I tried selling an item on half.com— a double-purchased disc, in fact. I’d already shuffled a copy to Cellophane a while ago, getting about $3 for the little darling. I listed it at half for about $5. Within six hours, some nice fellow in Pennsylvania bought it; within a few weeks, half.com will send me a check for 85 percent of that amount— but first I had to find an envelope and stamps, not to mention a parking place at the post office. The payout was nifty, but unloading a lot of CDs could turn out to be a complex undertaking.

Which works in Djangos’ favor, says Furst, who notes nonetheless that Djangos has put a certain amount of Cellophane Square’s inventory on half.com, eBay, and so on. Working with those sites lets Cellophane Square move excess inventory and gives folks a glimpse of what a real record store with really knowledgeable clerks, as opposed to an ordinary jane with too many CDs, can offer. (And to their credit, Djangos has increased the payout on used CDs, dropping selling prices and paying a 33 percent bonus on stuff they buy if you’ll take payment in trade.)

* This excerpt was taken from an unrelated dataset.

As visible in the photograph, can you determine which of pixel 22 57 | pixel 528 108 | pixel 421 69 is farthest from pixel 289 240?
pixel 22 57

And MP3s? Don’t (gulp) worry, says Furst. Djangos has already partnered with MP3.com to produce a streaming service, “if,” he rues, “they ever get out of the Universal [lawsuit].” He also describes a plan to make Djangos, in kiosk form, “a major movie and music store on campuses—Djangos everywhere. The Napsters and the MP3s of the world [exist], but students love to buy music, especially used music.” He suggests that something like leasing (buy the disc, enjoy the disc, sell the disc back to Djangos) may prove an attractive way to buy music down the road—like leasing a car, or renting a video without the fear of fines.

When I walk into Cellophane Square, the kiosks are out of order and the clerk behind the counter jots down my purchases on a clipboard. For a minute I’m torn between relief that Cellophane Square continues as its slightly discombobulated self and dismay that everything I’ve been led to think about the great Djangos merger/acquisition is all vaporware. I ask the clerk what the deal is. He’s happy to help and promises the machines will be ready very soon—”they’re really new.” And so is he, hired since the May acquisition.

Wait. They’re hiring? No jobs are being lost to this particular dot-com?

Good enough for me. I decree Djangos . . . unexpectedly virtuous.